IGNACIO CAMACHO, ABC – 02/01/15
· La ausencia de cohesión nacional brilla en la plétora de presidentes entregados a una exhibición de soberanía fraccionada.
Cada fin de año los virreyes de taifas se asoman a sus televisiones de cabecera a jugar a jefecitos del Estado de la señorita Pepis. De tradición califica Artur Mas esta costumbre discursiva, a pesar de que él sólo lleva un cuatrienio practicándola. Para esto quieren esas teles de juguete que luego dejan, como Canal Sur, sin campanadas a los que cometen el error de elegirlas para tomar las uvas de la (mala) suerte. Se dan pisto y prosopopeya de señores feudales rodeados de simbólicas escenografías de poder, aunque en el delirio de las brigadas de asesores de imagen alguno haya elegido este año el estrambótico decorado de ¡¡una bodega!! Allí se sienten fuertes, solemnes, institucionales, replicando a escala el atrezzo de la charla navideña del Rey con fondo de sus banderitas territoriales.
Todo el despilfarro clientelar de cientos de millones anuales enterrados en esos medios estériles se justifica en la víspera de Nochevieja con este aburrido protocolo de autocomplacencia: una pléyade de gobernantes de segundo nivel reflejados en el espejo sin azogue de una grandeza impostada de estadistas vocacionales.
Pocos retratos tan fieles existen en España de la distorsión del modelo autonómico. El Estado pseudofederal que la Constitución diseñó para encajar en un cierto equilibrio las tensiones territoriales ha derivado en un mapa de poder descentralizado que clona a escala los defectos de la vieja Administración de planta decimonónica y multiplica sus costes con un desparrame burocrático hipertrofiado. La cruda disputa presupuestaria por el reparto de los recursos financieros encuentra en esa diáspora de discursos su caricatura más ácida, cuando los jefes de unas comunidades endeudadas hasta la asfixia juegan sin pudor a suplantar papeles de jerarquía de Estado. Hubo un tiempo en que el poder se expresaba en la arquitectura a través de una demostración simbólica de rango.
Hoy, superada ya esa etapa en que los gobiernos de las autonomías se precipitaron a ocupar palacios más suntuosos que el de la Corona o la Presidencia del Gobierno y a financiar inútiles obras faraónicas a mayor gloria de su clientelismo, es la televisión la que simboliza el espacio de dominio político. Costosos y deficitarios aparatos de propaganda creados para sostener la hegemonía taifal de un nuevo caciquismo sobrevenido en el que destaca la arrogante y desahogada deslealtad de los nacionalismos.

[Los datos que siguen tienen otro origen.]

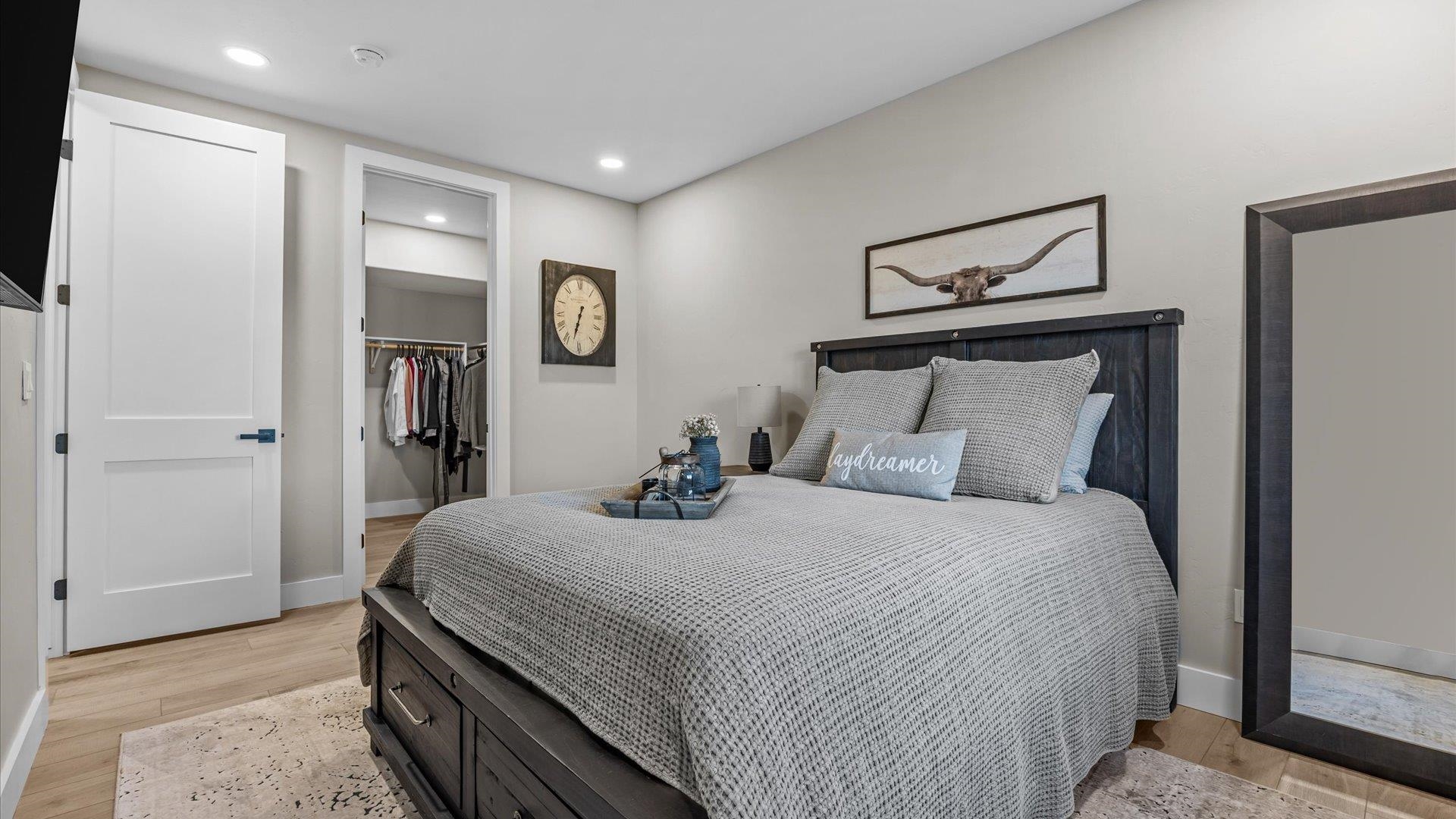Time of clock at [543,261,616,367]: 6:32
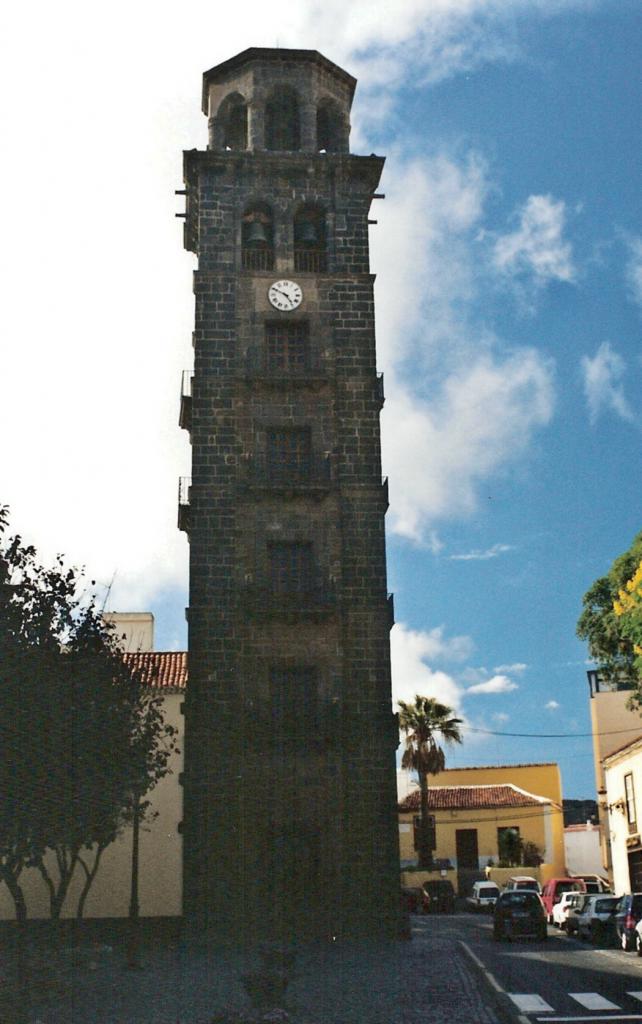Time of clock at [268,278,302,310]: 4:49
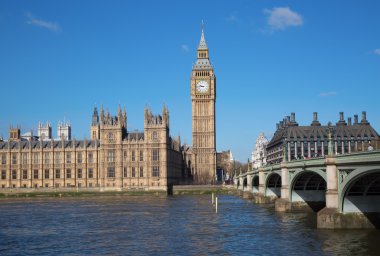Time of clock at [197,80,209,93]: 9:44
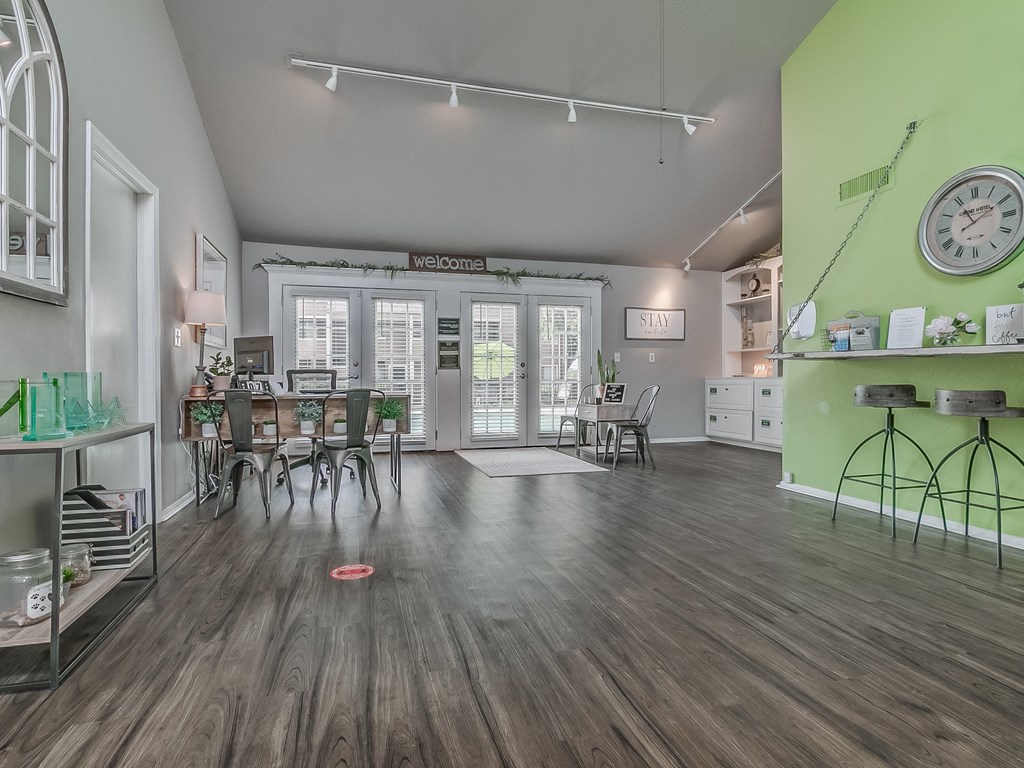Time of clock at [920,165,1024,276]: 11:10
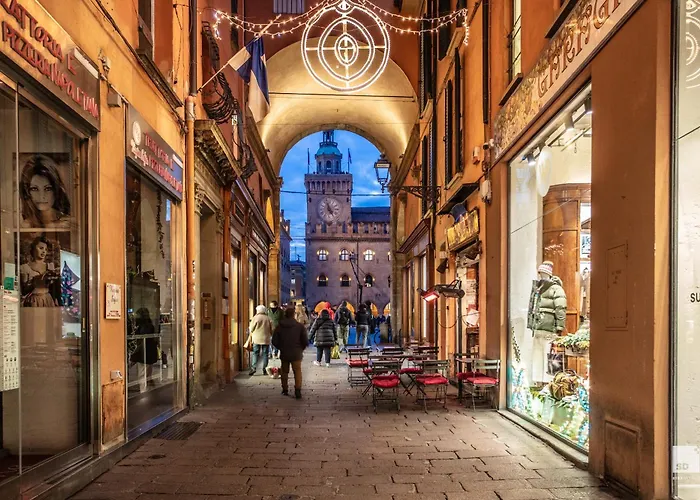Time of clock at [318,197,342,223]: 4:57
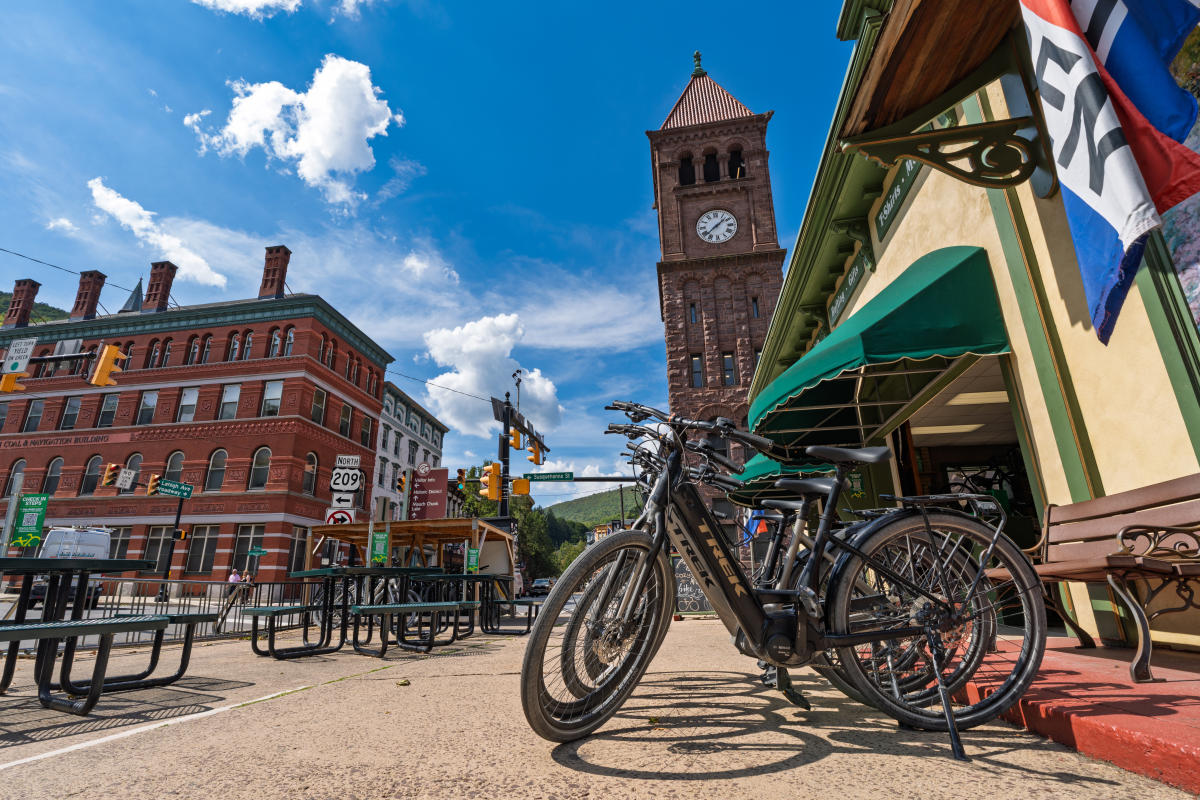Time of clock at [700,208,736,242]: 1:38
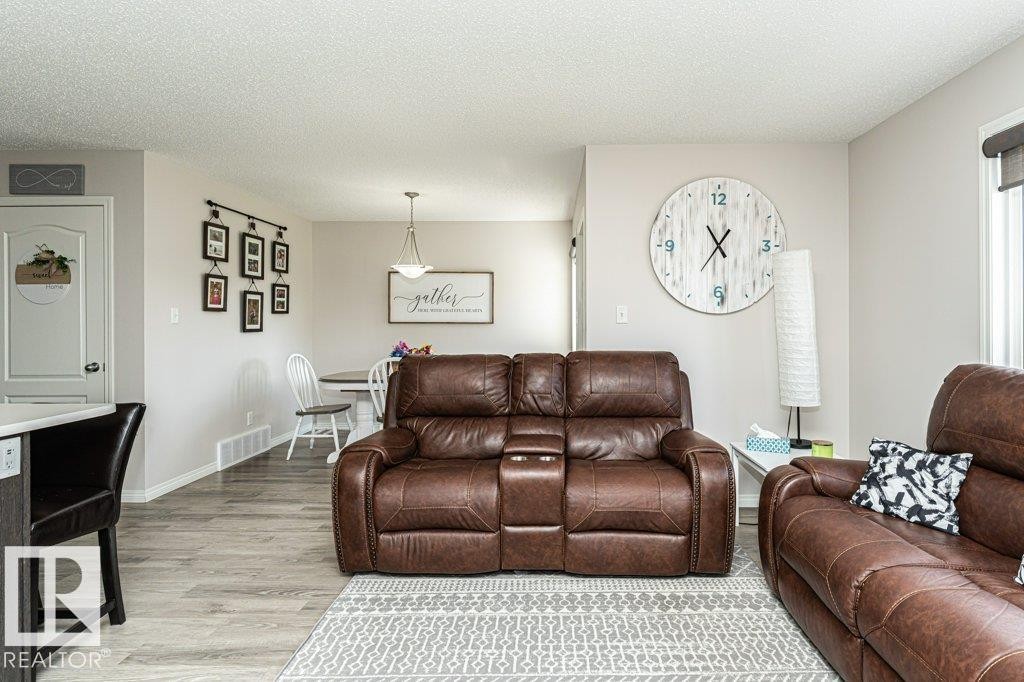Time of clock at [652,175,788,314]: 10:36
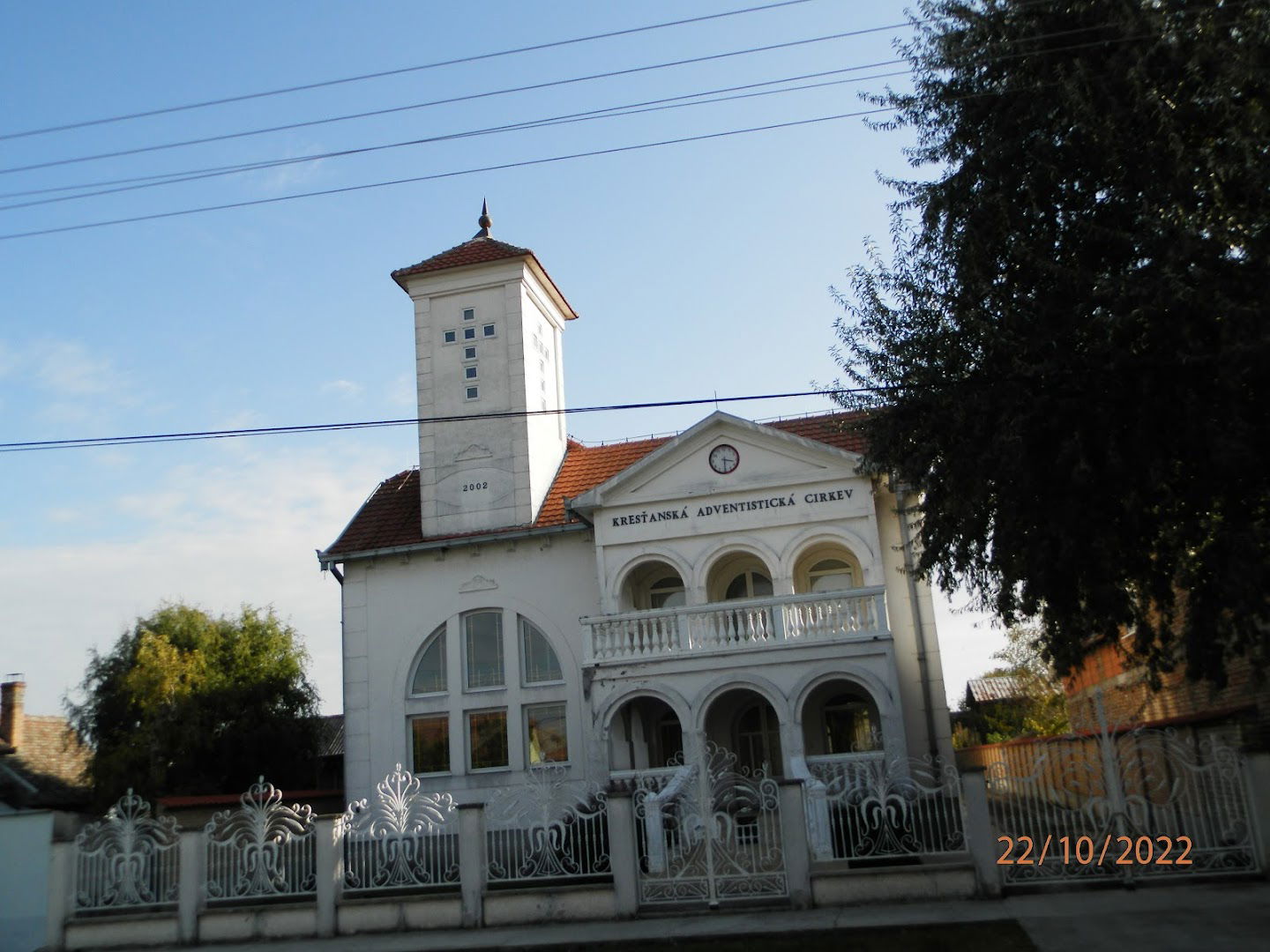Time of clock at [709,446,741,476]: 3:30
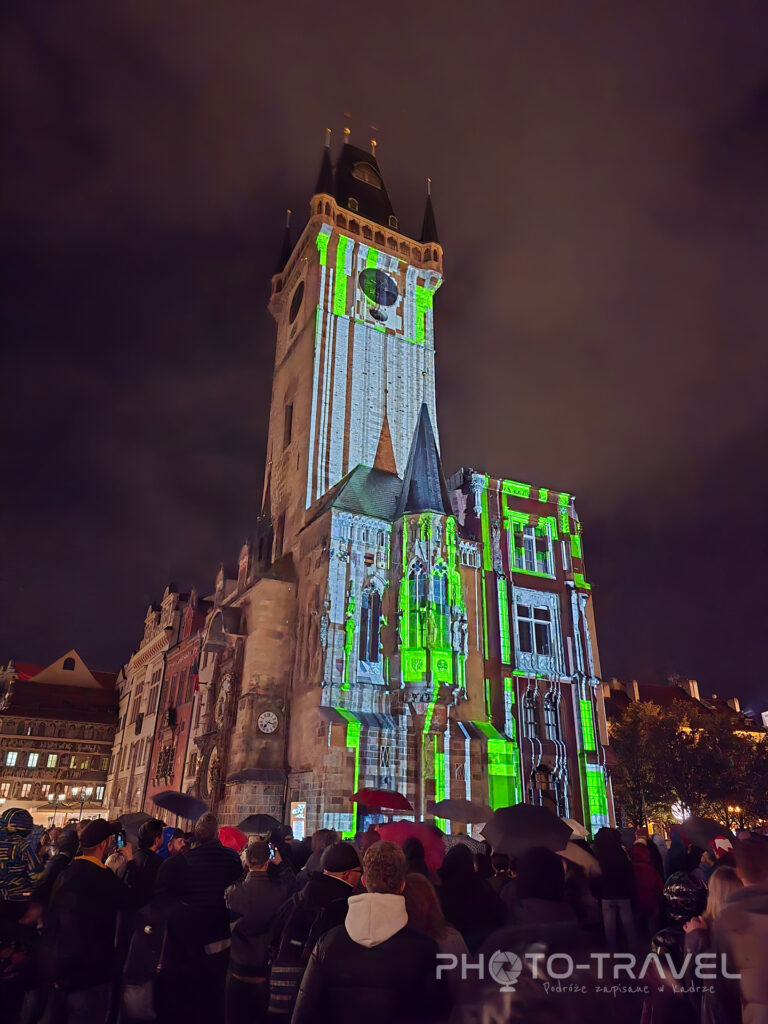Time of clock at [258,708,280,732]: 7:17
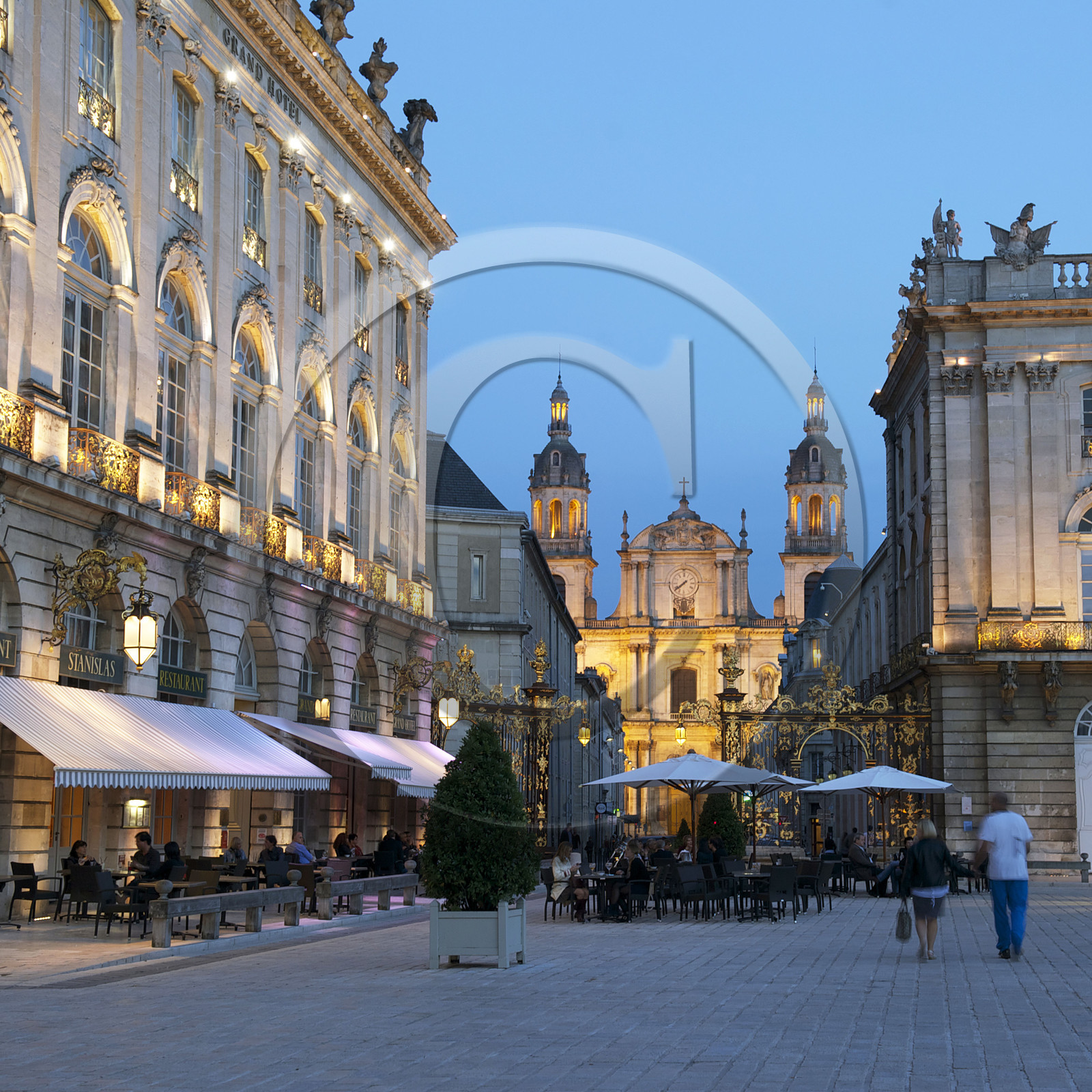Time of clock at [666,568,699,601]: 7:38
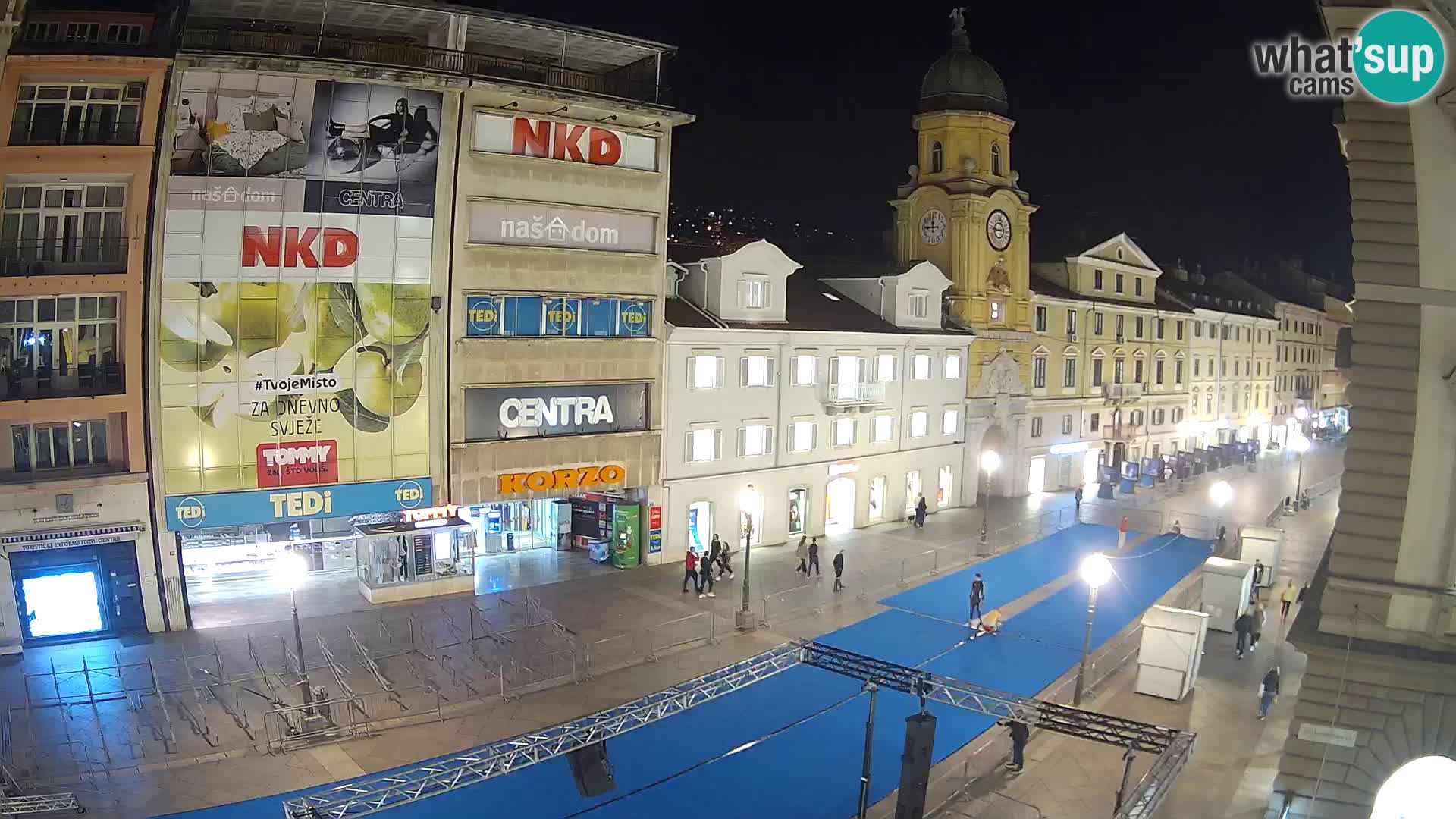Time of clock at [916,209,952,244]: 11:44
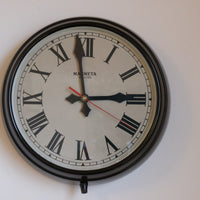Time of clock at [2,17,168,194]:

Esto es lo que hay. Los partidos se han feudalizado al convertirse en meras yuxtaposiciones de baronías y el propio Estado se ha dejado centrifugar en ambiguas réplicas estructurales. La ausencia de un modelo de cohesión nacional brilla en la plétora de presidentes entregados al autohomenaje de una exhibición explícita de soberanía fraccionada. El verdadero hecho diferencial de las autonomías era éste: élites dirigentes atrincheradas en sus televisiones de cámara.